You have the following data protection rights, controls and choices.
You can access, review, change, update or delete your personal information at any time by. Please note that we may impose a small fee for access and disclosure of your personal information where permitted under applicable law, which will be communicated to you. We do not charge you to update or remove your personal information.
You can request to have us remove your personal information from a Website testimonial or remove your personal information from our blog or community forum. In some cases, we may not be able to remove your personal information, in which case we will let you know if we are unable to do so and why.
If you are a resident of the European Economic Area (EEA), you can object to processing of your personal information, ask us to restrict processing of your personal information or request portability of your personal information.
You can opt out of receiving promotional emails or text messages from us by clicking the “unsubscribe” link in the email, by visiting this unsubscribe page or by emailing firstname.lastname@example.org. If you choose to no longer receive marketing information, we may still communicate with you about such things as your security updates, product functionality, responses to service requests, or other transactional, non-marketing or administrative related purposes.

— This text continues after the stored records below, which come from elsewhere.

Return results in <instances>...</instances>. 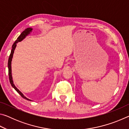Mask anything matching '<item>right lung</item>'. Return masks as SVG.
Here are the masks:
<instances>
[{
  "label": "right lung",
  "mask_w": 129,
  "mask_h": 129,
  "mask_svg": "<svg viewBox=\"0 0 129 129\" xmlns=\"http://www.w3.org/2000/svg\"><path fill=\"white\" fill-rule=\"evenodd\" d=\"M32 28H27V29H25L24 31L21 33L20 36H19L18 38H17V40L15 41V42L14 43V44L12 45V50H11V53H10V55L9 57V58H8V75H9V79H10V84L11 85V86L14 88L15 90H16L17 93H18L19 94H20L21 97L24 99H25V100H29V101H31V100L27 99V97H25L24 95L21 92V91L19 90L18 89H17L15 85L14 84V81H13V80H12V71H11V61H12V57H13V54H14V51L15 49V48L16 47V44L18 43V42H20V41H22L24 39L26 36L27 35H28L30 32H32Z\"/></svg>",
  "instance_id": "right-lung-1"
}]
</instances>
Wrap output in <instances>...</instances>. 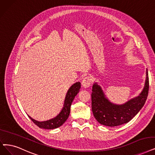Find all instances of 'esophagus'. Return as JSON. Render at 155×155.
<instances>
[{"label":"esophagus","mask_w":155,"mask_h":155,"mask_svg":"<svg viewBox=\"0 0 155 155\" xmlns=\"http://www.w3.org/2000/svg\"><path fill=\"white\" fill-rule=\"evenodd\" d=\"M91 83V79L89 76L85 77L82 81V85L84 88H88Z\"/></svg>","instance_id":"1"}]
</instances>
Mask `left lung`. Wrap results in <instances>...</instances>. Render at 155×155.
<instances>
[{"label": "left lung", "mask_w": 155, "mask_h": 155, "mask_svg": "<svg viewBox=\"0 0 155 155\" xmlns=\"http://www.w3.org/2000/svg\"><path fill=\"white\" fill-rule=\"evenodd\" d=\"M149 91V78L146 69L144 88L140 94L123 104L111 102L105 95L101 86L96 82L93 85L91 110L95 119L101 125L116 127L130 121L144 106Z\"/></svg>", "instance_id": "left-lung-1"}]
</instances>
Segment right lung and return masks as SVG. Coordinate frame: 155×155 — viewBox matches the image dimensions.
Returning a JSON list of instances; mask_svg holds the SVG:
<instances>
[{
  "label": "right lung",
  "mask_w": 155,
  "mask_h": 155,
  "mask_svg": "<svg viewBox=\"0 0 155 155\" xmlns=\"http://www.w3.org/2000/svg\"><path fill=\"white\" fill-rule=\"evenodd\" d=\"M80 88H81V83L80 82H76L71 86L65 95L64 107L61 109L60 113L53 118L44 121H39L33 119L32 117L28 115V117L37 126L41 128L54 129L60 127L64 124L69 117L72 102L74 101V97L79 93Z\"/></svg>",
  "instance_id": "1"
}]
</instances>
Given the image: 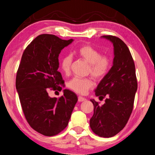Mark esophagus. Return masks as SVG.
<instances>
[{"label": "esophagus", "instance_id": "obj_1", "mask_svg": "<svg viewBox=\"0 0 155 155\" xmlns=\"http://www.w3.org/2000/svg\"><path fill=\"white\" fill-rule=\"evenodd\" d=\"M86 99L84 97H82V96H78V101L79 102H82V101H85Z\"/></svg>", "mask_w": 155, "mask_h": 155}]
</instances>
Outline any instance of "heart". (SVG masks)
<instances>
[{
	"mask_svg": "<svg viewBox=\"0 0 155 155\" xmlns=\"http://www.w3.org/2000/svg\"><path fill=\"white\" fill-rule=\"evenodd\" d=\"M77 55L88 63V72L96 80L102 79L110 72L112 67V59L107 54H101L98 49L90 45H83L75 51ZM73 58L71 54L64 56L60 66L64 73L69 74ZM67 86L77 94L84 95L93 88L94 82L90 78H73L67 83Z\"/></svg>",
	"mask_w": 155,
	"mask_h": 155,
	"instance_id": "1",
	"label": "heart"
}]
</instances>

If we have collected and process your personal information with your consent, then you can withdraw your consent at any time. Please note, though, that withdrawing your consent will not impact the lawfulness of any processing we conducted before you withdrew your consent, nor will it impact the processing of your personal information we conducted in reliance on lawful processing grounds other than consent.

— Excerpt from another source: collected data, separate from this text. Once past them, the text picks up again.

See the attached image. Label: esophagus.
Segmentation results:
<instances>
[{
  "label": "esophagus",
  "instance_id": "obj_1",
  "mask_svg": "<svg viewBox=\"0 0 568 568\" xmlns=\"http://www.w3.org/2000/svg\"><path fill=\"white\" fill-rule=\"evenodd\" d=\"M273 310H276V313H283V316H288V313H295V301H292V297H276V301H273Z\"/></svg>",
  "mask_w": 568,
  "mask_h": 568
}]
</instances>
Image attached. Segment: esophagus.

You have the right to complain to a data protection authority about our collection and use of your personal information. For more information, please contact your local data protection authority. Contact details for data protection authorities in the European Economic Area ("EEA"), Switzerland and certain non-European countries (including the US and Canada) are available here.
If you would like to exercise any of your rights relating to your personal information, please start by contacting us using the contact details provided under the “Contact Us” section of this Notice.

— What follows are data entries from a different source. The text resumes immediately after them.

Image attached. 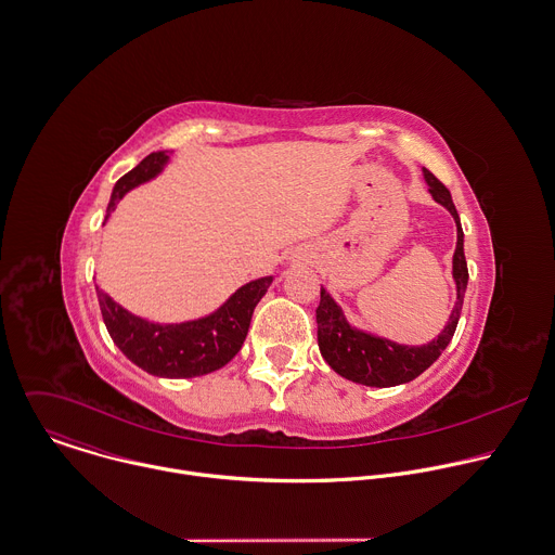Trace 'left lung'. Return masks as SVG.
<instances>
[{
  "instance_id": "1",
  "label": "left lung",
  "mask_w": 555,
  "mask_h": 555,
  "mask_svg": "<svg viewBox=\"0 0 555 555\" xmlns=\"http://www.w3.org/2000/svg\"><path fill=\"white\" fill-rule=\"evenodd\" d=\"M424 177L433 198L454 216L456 233H459L456 250L452 259V274L456 281V305L441 335L424 346H404V344L389 341L385 337H376L372 333L350 326L341 307L331 298V294L324 287L320 289V305L315 309L320 352L324 361L339 376L365 387H396L417 378L448 348L461 320L465 289L469 281V270H467V259L463 248L465 233H463L461 218L454 207L450 190L426 168H424Z\"/></svg>"
}]
</instances>
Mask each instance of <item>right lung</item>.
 Masks as SVG:
<instances>
[{
  "label": "right lung",
  "mask_w": 555,
  "mask_h": 555,
  "mask_svg": "<svg viewBox=\"0 0 555 555\" xmlns=\"http://www.w3.org/2000/svg\"><path fill=\"white\" fill-rule=\"evenodd\" d=\"M166 162L168 153L157 151L122 175L112 190L107 216L131 188L159 175ZM270 283L272 276L250 281L214 313L181 324L146 322L114 302L101 287H94L105 328L131 363L162 378H194L224 367L240 352L248 335L253 311Z\"/></svg>",
  "instance_id": "obj_1"
}]
</instances>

We respond to all requests we receive from individuals wishing to exercise their data protection rights under applicable data protection laws. To protect your privacy and security, we take reasonable steps to verify your identity before granting you account access or making corrections to your personal information.
From time to time, we may change this Privacy Notice in response to changing technologies, industry practices, regulatory requirements or for other purposes. We will provide notice to you (this notice may be by email to you at the last email you provided us, by posting notice of such changes on the Website, or by other means, consistent with applicable law) if these changes are material and, where required by applicable law, we will obtain your consent.
You can see when this Notice was last updated by checking the “last updated” date displayed at the top of this Notice.
We encourage you to contact us if you have any comments or questions about this Privacy Notice or our related privacy practices. You may reach us at email@example.com or at our mailing address below:
ATTN: Privacy Committee
Duo Security, Inc.
123 North Ashley Street, Suite #200
Ann Arbor, MI 48104, USA
If you are resident in the EEA, the controller of your personal information is Duo Security, Inc.